> [Work task]: Output every record below exactly as it appears.
* * * * * * * * *
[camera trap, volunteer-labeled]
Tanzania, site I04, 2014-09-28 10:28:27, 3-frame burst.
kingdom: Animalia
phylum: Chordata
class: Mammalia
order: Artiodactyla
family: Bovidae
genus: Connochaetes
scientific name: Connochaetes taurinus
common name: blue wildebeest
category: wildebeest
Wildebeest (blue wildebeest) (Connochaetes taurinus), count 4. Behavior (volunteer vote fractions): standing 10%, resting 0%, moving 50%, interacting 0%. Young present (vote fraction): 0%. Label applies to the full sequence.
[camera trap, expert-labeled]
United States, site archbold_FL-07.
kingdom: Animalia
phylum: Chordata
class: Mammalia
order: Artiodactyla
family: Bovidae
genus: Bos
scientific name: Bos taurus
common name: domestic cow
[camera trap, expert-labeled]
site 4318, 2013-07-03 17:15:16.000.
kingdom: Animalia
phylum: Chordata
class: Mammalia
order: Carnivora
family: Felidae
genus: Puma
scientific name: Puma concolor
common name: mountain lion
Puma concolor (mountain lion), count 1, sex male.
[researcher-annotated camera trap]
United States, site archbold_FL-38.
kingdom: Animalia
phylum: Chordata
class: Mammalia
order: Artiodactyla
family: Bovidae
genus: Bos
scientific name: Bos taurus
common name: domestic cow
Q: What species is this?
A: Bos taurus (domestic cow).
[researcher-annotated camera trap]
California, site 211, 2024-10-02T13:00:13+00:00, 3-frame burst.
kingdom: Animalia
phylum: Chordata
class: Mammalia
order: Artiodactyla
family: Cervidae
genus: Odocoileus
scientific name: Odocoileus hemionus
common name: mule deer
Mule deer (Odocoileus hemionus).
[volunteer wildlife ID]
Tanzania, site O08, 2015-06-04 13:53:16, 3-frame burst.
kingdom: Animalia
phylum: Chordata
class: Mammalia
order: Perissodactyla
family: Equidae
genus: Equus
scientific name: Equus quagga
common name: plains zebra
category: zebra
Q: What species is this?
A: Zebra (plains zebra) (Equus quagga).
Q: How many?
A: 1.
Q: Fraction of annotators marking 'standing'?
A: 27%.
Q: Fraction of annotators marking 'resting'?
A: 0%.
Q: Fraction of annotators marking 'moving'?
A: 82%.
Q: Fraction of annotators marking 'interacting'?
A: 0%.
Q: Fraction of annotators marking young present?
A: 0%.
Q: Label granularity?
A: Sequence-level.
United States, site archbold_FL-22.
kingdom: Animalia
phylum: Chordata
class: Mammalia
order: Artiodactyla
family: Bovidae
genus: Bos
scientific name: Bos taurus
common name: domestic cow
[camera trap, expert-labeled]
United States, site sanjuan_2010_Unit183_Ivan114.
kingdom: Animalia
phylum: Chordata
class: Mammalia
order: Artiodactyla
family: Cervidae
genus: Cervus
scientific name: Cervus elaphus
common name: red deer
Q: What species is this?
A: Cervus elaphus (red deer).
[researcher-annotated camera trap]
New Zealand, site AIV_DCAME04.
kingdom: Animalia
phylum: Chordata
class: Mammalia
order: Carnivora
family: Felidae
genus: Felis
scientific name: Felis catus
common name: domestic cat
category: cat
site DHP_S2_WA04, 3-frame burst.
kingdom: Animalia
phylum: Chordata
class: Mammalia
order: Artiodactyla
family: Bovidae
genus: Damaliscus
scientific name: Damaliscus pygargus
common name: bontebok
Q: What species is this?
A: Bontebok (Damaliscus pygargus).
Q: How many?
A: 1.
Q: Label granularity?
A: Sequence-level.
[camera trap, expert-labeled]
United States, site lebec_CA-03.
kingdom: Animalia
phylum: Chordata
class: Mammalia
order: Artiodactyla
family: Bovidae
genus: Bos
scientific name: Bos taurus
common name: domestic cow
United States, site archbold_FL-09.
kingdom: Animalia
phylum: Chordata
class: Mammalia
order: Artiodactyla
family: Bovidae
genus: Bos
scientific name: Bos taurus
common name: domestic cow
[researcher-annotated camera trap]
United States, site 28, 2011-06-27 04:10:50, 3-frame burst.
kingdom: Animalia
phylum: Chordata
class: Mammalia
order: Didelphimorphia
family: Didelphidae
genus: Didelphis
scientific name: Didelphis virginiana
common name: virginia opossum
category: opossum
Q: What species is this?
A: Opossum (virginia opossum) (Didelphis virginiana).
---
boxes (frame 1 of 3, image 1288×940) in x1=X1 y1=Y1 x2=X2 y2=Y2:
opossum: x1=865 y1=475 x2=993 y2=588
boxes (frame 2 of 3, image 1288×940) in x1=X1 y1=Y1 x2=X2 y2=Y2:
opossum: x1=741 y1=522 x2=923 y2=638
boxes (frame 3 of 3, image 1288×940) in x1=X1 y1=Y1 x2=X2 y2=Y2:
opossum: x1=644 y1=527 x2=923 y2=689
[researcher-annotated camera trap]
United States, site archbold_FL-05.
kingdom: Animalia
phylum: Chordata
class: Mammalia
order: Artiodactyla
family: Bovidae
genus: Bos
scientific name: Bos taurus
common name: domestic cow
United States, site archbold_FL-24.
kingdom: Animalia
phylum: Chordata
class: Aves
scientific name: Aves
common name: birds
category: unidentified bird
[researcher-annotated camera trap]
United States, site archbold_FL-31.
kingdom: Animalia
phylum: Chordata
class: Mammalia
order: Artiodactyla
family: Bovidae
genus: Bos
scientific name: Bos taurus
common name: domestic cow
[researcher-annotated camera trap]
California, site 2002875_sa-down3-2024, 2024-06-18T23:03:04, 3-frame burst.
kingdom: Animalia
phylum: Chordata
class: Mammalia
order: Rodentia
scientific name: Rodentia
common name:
* * * * * * * * *
> [Output for this task]:
[camera trap, volunteer-labeled]
Tanzania, site I04, 2014-09-28 10:28:27, 3-frame burst.
kingdom: Animalia
phylum: Chordata
class: Mammalia
order: Artiodactyla
family: Bovidae
genus: Connochaetes
scientific name: Connochaetes taurinus
common name: blue wildebeest
category: wildebeest
Wildebeest (blue wildebeest) (Connochaetes taurinus), count 4. Behavior (volunteer vote fractions): standing 10%, resting 0%, moving 50%, interacting 0%. Young present (vote fraction): 0%. Label applies to the full sequence.
[camera trap, expert-labeled]
United States, site archbold_FL-07.
kingdom: Animalia
phylum: Chordata
class: Mammalia
order: Artiodactyla
family: Bovidae
genus: Bos
scientific name: Bos taurus
common name: domestic cow
[camera trap, expert-labeled]
site 4318, 2013-07-03 17:15:16.000.
kingdom: Animalia
phylum: Chordata
class: Mammalia
order: Carnivora
family: Felidae
genus: Puma
scientific name: Puma concolor
common name: mountain lion
Puma concolor (mountain lion), count 1, sex male.
[researcher-annotated camera trap]
United States, site archbold_FL-38.
kingdom: Animalia
phylum: Chordata
class: Mammalia
order: Artiodactyla
family: Bovidae
genus: Bos
scientific name: Bos taurus
common name: domestic cow
Q: What species is this?
A: Bos taurus (domestic cow).
[researcher-annotated camera trap]
California, site 211, 2024-10-02T13:00:13+00:00, 3-frame burst.
kingdom: Animalia
phylum: Chordata
class: Mammalia
order: Artiodactyla
family: Cervidae
genus: Odocoileus
scientific name: Odocoileus hemionus
common name: mule deer
Mule deer (Odocoileus hemionus).
[volunteer wildlife ID]
Tanzania, site O08, 2015-06-04 13:53:16, 3-frame burst.
kingdom: Animalia
phylum: Chordata
class: Mammalia
order: Perissodactyla
family: Equidae
genus: Equus
scientific name: Equus quagga
common name: plains zebra
category: zebra
Q: What species is this?
A: Zebra (plains zebra) (Equus quagga).
Q: How many?
A: 1.
Q: Fraction of annotators marking 'standing'?
A: 27%.
Q: Fraction of annotators marking 'resting'?
A: 0%.
Q: Fraction of annotators marking 'moving'?
A: 82%.
Q: Fraction of annotators marking 'interacting'?
A: 0%.
Q: Fraction of annotators marking young present?
A: 0%.
Q: Label granularity?
A: Sequence-level.
United States, site archbold_FL-22.
kingdom: Animalia
phylum: Chordata
class: Mammalia
order: Artiodactyla
family: Bovidae
genus: Bos
scientific name: Bos taurus
common name: domestic cow
[camera trap, expert-labeled]
United States, site sanjuan_2010_Unit183_Ivan114.
kingdom: Animalia
phylum: Chordata
class: Mammalia
order: Artiodactyla
family: Cervidae
genus: Cervus
scientific name: Cervus elaphus
common name: red deer
Q: What species is this?
A: Cervus elaphus (red deer).
[researcher-annotated camera trap]
New Zealand, site AIV_DCAME04.
kingdom: Animalia
phylum: Chordata
class: Mammalia
order: Carnivora
family: Felidae
genus: Felis
scientific name: Felis catus
common name: domestic cat
category: cat
site DHP_S2_WA04, 3-frame burst.
kingdom: Animalia
phylum: Chordata
class: Mammalia
order: Artiodactyla
family: Bovidae
genus: Damaliscus
scientific name: Damaliscus pygargus
common name: bontebok
Q: What species is this?
A: Bontebok (Damaliscus pygargus).
Q: How many?
A: 1.
Q: Label granularity?
A: Sequence-level.
[camera trap, expert-labeled]
United States, site lebec_CA-03.
kingdom: Animalia
phylum: Chordata
class: Mammalia
order: Artiodactyla
family: Bovidae
genus: Bos
scientific name: Bos taurus
common name: domestic cow
United States, site archbold_FL-09.
kingdom: Animalia
phylum: Chordata
class: Mammalia
order: Artiodactyla
family: Bovidae
genus: Bos
scientific name: Bos taurus
common name: domestic cow
[researcher-annotated camera trap]
United States, site 28, 2011-06-27 04:10:50, 3-frame burst.
kingdom: Animalia
phylum: Chordata
class: Mammalia
order: Didelphimorphia
family: Didelphidae
genus: Didelphis
scientific name: Didelphis virginiana
common name: virginia opossum
category: opossum
Q: What species is this?
A: Opossum (virginia opossum) (Didelphis virginiana).
---
boxes (frame 1 of 3, image 1288×940) in x1=X1 y1=Y1 x2=X2 y2=Y2:
opossum: x1=865 y1=475 x2=993 y2=588
boxes (frame 2 of 3, image 1288×940) in x1=X1 y1=Y1 x2=X2 y2=Y2:
opossum: x1=741 y1=522 x2=923 y2=638
boxes (frame 3 of 3, image 1288×940) in x1=X1 y1=Y1 x2=X2 y2=Y2:
opossum: x1=644 y1=527 x2=923 y2=689
[researcher-annotated camera trap]
United States, site archbold_FL-05.
kingdom: Animalia
phylum: Chordata
class: Mammalia
order: Artiodactyla
family: Bovidae
genus: Bos
scientific name: Bos taurus
common name: domestic cow
United States, site archbold_FL-24.
kingdom: Animalia
phylum: Chordata
class: Aves
scientific name: Aves
common name: birds
category: unidentified bird
[researcher-annotated camera trap]
United States, site archbold_FL-31.
kingdom: Animalia
phylum: Chordata
class: Mammalia
order: Artiodactyla
family: Bovidae
genus: Bos
scientific name: Bos taurus
common name: domestic cow
[researcher-annotated camera trap]
California, site 2002875_sa-down3-2024, 2024-06-18T23:03:04, 3-frame burst.
kingdom: Animalia
phylum: Chordata
class: Mammalia
order: Rodentia
scientific name: Rodentia
common name:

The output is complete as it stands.